**** DATASET
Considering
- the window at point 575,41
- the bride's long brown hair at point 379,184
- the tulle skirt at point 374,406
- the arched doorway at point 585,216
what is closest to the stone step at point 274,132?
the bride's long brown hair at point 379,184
********
» GIVEN PROBLEM: Copy these records over verbatim.

» WRITTEN RESPONSE:
Considering
- the window at point 575,41
- the bride's long brown hair at point 379,184
- the tulle skirt at point 374,406
- the arched doorway at point 585,216
what is closest to the stone step at point 274,132?
the bride's long brown hair at point 379,184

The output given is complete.